-------- Zitierter Textauszug

Bremer Ballbesitzprobleme gegen stabile Mainzer
In einem Duell aus dem Niemandsland der Tabelle wollten die Bremer den Anschluss an die EL-Plätze schaffen, während es den Mainzern eher um das Polster nach unten ging. Nach einer Stunde intensiver Einfallslosigkeit bringt Werder zu Ostern den Tannenbaum zurück – verpasst es jedoch, sich für die späte Verbesserung zu belohnen.
Ersatzgeschwächte Werder-Raute gegen flexible Mainzer Formation
Bei den Hausherren besetzte Viktor Skripnik seine typische, asymmetrische Mitelfeldraute im Vergleich zum Gastspiel beim 1. FC Köln personell auf zwei, taktisch gleich auf drei Positionen um. Für den angeschlagenen Junuzovic begann Felix Kroos auf der linken Halbposition. Somit wurde dem defensiv teilweise instabilen Sternberg ein absichernder, weniger riskant und vertikal agierender Vordermann an die Seite gestellt. Den vorstoßenden Rautenachter gab dafür auf der Gegenseite Fin Bartels, der Clemens Fritz verletzungsbedingt vertrat. Im Mittelfeldzentrum agierte mit Levent Aycicek ein „klassischerer“ Spielmacher mit Stärken im kleinräumigen Kombinationsspiel, der deutlich zentraler und weniger über raumöffnende Läufe ins Spiel findet als Konterzehner Bartels, der diese Planstelle zuvor besetzte. Im Sturm agierten erneut di Santo und Selke.
Die Gäste aus Mainz traten mit derselben Elf an wie am vorigen Spieltag beim Punktgewinn in Wolfsburg: Im Sturm agierte Okazaki als einzige, häufig ausweichende Spitze. Neben bis hinter dem Japaner hielt sich Malli auf, die Flügel besetzten der dynamische de Blasis und SV-Geheimtipp Ja-Cheol Koo. In der defensiven Zentrale teilten sich wie üblich Geis als tiefer Spielmacher und Baumgartlinger als Ballbesitzsicherer und Abfangjäger ihre Aufgaben.
Mainz mit Doppelspitze im hohen Pressing, Werder mit Verbindungsproblemen im Spielaufbau
Die Mainzer Formation wechselte hier von Spielphase zu Spielphase: Konnte sie im tiefen Aufbau wohl als 4-4-1-1 beschrieben werden, das sich durch die offensiv ausgerichteten Außen in höheren Zonen zu einem deutlicheren 4-2-3-1 umformte, agierte man gegen den Ball mit in einem 4-4-2 und Malli neben Okazaki als doppelter Pressingspitze, um die Passwege in den Sechserraum zu verschließen und die ohne den verletzt fehlenden Spanier Galvez spielschwache Bremer Innenverteidigung anzulaufen und zu langen, unpräzisen Bällen zu zwingen. Koo und de Blasis störten derweil die Bremer Außenverteidiger früh, sodass auch der weniger praktikable Weg über die Außen zumeist blockiert war.

----------------
-------- Aufgeführte Einträge

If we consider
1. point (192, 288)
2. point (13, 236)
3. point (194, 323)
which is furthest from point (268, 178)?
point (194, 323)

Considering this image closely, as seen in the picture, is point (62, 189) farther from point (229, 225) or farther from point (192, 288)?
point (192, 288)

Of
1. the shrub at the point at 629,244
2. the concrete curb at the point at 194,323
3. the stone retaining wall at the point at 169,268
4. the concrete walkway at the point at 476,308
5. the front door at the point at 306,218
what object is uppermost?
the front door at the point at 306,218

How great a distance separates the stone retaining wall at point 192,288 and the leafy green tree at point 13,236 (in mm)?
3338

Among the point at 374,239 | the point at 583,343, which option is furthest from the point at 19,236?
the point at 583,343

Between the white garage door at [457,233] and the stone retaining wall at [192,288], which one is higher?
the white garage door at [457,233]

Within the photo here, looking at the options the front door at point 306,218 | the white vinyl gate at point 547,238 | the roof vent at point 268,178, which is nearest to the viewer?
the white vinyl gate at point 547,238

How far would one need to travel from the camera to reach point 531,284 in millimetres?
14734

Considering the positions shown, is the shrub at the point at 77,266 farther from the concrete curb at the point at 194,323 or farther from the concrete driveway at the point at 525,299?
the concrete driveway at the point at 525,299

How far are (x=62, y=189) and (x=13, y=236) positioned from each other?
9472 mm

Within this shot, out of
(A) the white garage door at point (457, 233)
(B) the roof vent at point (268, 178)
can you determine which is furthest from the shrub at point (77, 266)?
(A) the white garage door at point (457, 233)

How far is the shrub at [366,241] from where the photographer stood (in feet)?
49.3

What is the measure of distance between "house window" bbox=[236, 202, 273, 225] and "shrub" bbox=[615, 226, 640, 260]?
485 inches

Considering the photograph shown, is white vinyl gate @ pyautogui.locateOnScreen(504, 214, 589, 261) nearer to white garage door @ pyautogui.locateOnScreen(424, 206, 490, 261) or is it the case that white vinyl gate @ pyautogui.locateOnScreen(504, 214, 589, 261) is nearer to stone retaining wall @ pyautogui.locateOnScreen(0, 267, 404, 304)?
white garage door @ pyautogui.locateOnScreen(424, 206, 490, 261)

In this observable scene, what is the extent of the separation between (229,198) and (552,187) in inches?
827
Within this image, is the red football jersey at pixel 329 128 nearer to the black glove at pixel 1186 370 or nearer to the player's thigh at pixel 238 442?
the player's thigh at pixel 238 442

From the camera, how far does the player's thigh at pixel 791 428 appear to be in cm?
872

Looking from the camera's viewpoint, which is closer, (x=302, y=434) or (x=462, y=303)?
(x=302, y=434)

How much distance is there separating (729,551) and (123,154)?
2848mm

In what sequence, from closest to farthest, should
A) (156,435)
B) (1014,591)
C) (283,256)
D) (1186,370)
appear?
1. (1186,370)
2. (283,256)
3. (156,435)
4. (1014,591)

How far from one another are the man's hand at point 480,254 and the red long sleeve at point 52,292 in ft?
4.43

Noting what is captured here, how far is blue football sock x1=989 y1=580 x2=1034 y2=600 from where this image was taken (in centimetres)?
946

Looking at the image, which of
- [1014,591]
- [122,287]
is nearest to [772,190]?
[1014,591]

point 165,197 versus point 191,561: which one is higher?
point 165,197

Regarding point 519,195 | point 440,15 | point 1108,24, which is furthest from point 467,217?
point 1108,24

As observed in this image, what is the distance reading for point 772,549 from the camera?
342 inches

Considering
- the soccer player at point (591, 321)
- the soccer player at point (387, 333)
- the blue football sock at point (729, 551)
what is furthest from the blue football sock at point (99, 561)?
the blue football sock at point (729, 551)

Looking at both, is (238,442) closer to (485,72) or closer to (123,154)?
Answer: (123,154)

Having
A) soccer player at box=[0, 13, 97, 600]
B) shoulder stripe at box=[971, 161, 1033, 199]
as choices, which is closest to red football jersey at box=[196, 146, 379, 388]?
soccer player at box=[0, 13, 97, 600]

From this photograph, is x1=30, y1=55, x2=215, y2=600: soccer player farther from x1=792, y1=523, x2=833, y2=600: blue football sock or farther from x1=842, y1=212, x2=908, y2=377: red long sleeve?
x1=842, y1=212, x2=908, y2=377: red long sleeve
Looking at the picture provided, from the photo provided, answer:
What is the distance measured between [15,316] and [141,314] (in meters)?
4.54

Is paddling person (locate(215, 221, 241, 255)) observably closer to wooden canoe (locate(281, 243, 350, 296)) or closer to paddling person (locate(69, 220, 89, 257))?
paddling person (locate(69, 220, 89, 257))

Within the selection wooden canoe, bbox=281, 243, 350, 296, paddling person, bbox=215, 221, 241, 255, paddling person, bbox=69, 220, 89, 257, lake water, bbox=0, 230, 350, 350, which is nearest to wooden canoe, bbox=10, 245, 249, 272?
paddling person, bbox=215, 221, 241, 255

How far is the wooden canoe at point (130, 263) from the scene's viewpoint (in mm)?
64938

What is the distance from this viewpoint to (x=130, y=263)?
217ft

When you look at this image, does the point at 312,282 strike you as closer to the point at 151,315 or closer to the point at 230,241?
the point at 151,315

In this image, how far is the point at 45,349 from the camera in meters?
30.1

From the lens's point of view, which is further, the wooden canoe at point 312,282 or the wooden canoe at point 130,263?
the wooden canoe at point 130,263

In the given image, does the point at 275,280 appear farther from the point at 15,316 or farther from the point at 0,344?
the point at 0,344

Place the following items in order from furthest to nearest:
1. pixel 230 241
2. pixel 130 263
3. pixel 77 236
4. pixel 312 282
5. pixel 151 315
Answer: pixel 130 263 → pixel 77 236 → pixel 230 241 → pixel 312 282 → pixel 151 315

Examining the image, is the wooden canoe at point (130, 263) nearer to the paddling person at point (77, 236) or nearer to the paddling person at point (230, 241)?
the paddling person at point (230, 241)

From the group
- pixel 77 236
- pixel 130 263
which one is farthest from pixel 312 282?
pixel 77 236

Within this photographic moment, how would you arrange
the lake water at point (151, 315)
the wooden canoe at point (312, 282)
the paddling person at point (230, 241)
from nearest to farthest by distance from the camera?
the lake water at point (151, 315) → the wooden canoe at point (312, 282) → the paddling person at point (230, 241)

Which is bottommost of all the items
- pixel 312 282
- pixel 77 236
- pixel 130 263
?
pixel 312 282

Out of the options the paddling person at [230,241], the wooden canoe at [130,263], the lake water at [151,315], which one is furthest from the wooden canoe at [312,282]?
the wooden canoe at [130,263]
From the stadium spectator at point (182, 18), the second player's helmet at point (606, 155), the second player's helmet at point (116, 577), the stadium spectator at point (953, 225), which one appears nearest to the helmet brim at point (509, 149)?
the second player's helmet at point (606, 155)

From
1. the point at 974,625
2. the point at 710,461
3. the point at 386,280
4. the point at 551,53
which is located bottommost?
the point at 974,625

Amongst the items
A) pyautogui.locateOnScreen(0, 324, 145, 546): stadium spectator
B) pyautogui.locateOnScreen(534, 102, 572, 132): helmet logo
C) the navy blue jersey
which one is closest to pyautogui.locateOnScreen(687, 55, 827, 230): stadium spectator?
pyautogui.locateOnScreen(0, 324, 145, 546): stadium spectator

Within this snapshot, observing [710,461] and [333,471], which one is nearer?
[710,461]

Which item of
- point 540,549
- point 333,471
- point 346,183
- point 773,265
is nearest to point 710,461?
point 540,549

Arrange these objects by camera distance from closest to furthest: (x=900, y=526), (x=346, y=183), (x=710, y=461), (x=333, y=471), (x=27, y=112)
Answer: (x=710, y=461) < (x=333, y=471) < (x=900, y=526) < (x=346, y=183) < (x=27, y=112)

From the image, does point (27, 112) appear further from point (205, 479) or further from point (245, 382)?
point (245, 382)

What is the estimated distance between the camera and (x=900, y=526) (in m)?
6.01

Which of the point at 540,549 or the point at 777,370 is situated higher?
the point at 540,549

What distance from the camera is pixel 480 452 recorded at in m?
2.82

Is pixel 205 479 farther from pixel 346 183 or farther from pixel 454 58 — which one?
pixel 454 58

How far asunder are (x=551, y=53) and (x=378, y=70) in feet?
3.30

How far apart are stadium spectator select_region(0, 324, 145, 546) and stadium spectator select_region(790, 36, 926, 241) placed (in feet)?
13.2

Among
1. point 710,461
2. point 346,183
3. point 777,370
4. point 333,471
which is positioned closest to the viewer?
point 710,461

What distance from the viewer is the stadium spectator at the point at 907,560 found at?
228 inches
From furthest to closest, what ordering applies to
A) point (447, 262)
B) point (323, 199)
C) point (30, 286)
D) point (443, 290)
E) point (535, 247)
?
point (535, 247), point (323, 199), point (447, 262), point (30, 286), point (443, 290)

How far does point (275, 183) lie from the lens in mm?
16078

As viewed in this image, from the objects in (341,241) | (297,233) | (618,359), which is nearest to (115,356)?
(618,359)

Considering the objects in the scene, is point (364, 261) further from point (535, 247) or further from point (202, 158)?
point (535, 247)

----------------

◆ **Ihre Aufgaben**
1. Erläutern Sie anhand der Spielanalyse in ein bis drei Sätzen, weshalb Mainz gegen den Ball Malli neben Okazaki als zweite Pressingspitze aufbot.
2. Setzen Sie die Spielanalyse im Anschluss an ihren letzten Satz fort.
Die Einträge stehen in keinem Zusammenhang mit der Spielanalyse.

◆ **Antworten je Aufgabe**
1. Mainz wollte damit die Passwege in den Sechserraum verschließen. Zugleich sollte die ohne den verletzten Galvez spielschwache Bremer Innenverteidigung angelaufen und zu langen, unpräzisen Bällen gezwungen werden.

2.
In den Anfangsminuten praktizierten sie dies mit großer Intensität, was dazu führte, dass die Bremer aus dem eigenen Drittel heraus selten einen konstruktiven Raumgewinn erspielen konnten, sondern zu oft in Richtung der Köpfe von Selke und di Santo bolzten. Die defensiv gut organisierten Mainzer wollten dann die zweiten Bälle aufnehmen und schnell nach vorne bringen, um die teilweise unpassenden vertikalen Abstände der Bremer über die eigenen, schnellen Offensivspieler auszunutzen. Besonders Koo wurde immer wieder im Raum zwischen Kroos und Sternberg gesucht.
Noch erfolgreicher war dieser Ansatz, wenn Werder sich in den Sechserraum spielen konnte: Dort hatte Philipp Bargfrede, dessen Stärken eher im direkten Spiel und in der Balleroberung liegen, erhebliche Probleme, das Bremer Aufbauspiel zu ordnen. So sah er sich zwei sauber verschiebenden Viererketten gegenüber, während die Verbindungen in die offensiven Halbräume und das Zentrum kaum gegeben waren. Zwar ließ sich über den zeitweise zur Doppelsechs zurückfallenden Kroos und die – allerdings eher mäßig beziehungsweise risikolos eingebunden – Außenverteidiger ein für Bremer Verhältnisse ordentlicher, da ausgeglichener Ballbesitz ansammeln, allerdings fand dieser zumeist vor den gefährlichen Zonen statt.
Interessant war jedoch die Rolle Levent Ayciceks, der als Zehner häufig in die Halbräume auswich und etwas zurückfallen ließ, um sich dem Zugriff der Mainzer Sechser zu entgehen, um die Ballzirkulation aufrecht zu erhalten oder den Ball auf den dynamisch nachstoßenden Sternberg oder Bartels auf die Außenpositionen zu verteilen. Anspiele in die Spitze waren auch aufgrund der unpassenden Bewegungen von Selke und di Santo jedoch kaum von Erfolg gekrönt.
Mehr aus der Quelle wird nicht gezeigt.